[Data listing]
━━━

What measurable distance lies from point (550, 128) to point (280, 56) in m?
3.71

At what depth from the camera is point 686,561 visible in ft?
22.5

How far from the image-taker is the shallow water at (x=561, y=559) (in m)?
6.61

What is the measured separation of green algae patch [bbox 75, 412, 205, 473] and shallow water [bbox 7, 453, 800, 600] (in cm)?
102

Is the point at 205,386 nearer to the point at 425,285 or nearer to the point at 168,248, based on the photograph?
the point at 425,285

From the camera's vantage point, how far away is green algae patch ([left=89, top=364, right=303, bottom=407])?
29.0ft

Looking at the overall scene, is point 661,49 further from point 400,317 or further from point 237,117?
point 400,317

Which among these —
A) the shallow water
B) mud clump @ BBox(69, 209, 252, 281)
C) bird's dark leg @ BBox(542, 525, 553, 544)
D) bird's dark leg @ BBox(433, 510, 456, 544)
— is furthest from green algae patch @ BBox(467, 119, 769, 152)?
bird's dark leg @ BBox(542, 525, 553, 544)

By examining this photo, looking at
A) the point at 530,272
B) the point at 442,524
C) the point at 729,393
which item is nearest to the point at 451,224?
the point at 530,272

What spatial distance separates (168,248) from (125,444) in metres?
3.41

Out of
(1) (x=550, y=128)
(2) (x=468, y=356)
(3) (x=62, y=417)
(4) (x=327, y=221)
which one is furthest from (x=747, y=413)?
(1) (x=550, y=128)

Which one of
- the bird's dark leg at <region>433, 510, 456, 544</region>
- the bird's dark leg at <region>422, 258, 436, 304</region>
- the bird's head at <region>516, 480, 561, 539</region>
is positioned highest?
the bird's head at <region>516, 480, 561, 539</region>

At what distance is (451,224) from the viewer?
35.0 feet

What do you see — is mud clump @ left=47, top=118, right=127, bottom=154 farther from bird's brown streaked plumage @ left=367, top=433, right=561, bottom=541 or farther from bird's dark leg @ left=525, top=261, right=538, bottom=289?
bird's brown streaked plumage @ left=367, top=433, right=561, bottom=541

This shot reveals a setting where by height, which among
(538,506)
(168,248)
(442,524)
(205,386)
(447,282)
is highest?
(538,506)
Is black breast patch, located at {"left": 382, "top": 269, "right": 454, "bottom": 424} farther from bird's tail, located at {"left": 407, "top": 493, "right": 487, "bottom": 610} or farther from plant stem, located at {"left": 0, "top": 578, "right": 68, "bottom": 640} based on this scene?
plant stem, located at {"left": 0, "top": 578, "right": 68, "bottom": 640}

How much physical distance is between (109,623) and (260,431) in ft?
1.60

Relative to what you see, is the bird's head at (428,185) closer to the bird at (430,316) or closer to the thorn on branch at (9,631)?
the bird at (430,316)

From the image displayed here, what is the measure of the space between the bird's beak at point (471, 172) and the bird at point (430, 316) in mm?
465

━━━

**Problem to solve**
Format the part of the records that opens with the line containing "This shot reveals" and runs through the end of the records as a numbered list, omitting blank lines.

**Answer to the exercise**
1. This shot reveals a setting where by height, which among
2. (538,506)
3. (168,248)
4. (442,524)
5. (205,386)
6. (447,282)
7. is highest?
8. (538,506)
9. Is black breast patch, located at {"left": 382, "top": 269, "right": 454, "bottom": 424} farther from bird's tail, located at {"left": 407, "top": 493, "right": 487, "bottom": 610} or farther from plant stem, located at {"left": 0, "top": 578, "right": 68, "bottom": 640} based on this scene?
10. plant stem, located at {"left": 0, "top": 578, "right": 68, "bottom": 640}
11. How much physical distance is between (109,623) and (260,431) in ft?
12. 1.60
13. Relative to what you see, is the bird's head at (428,185) closer to the bird at (430,316) or closer to the thorn on branch at (9,631)?
14. the bird at (430,316)
15. From the image displayed here, what is the measure of the space between the bird's beak at point (471, 172) and the bird at point (430, 316) in mm?
16. 465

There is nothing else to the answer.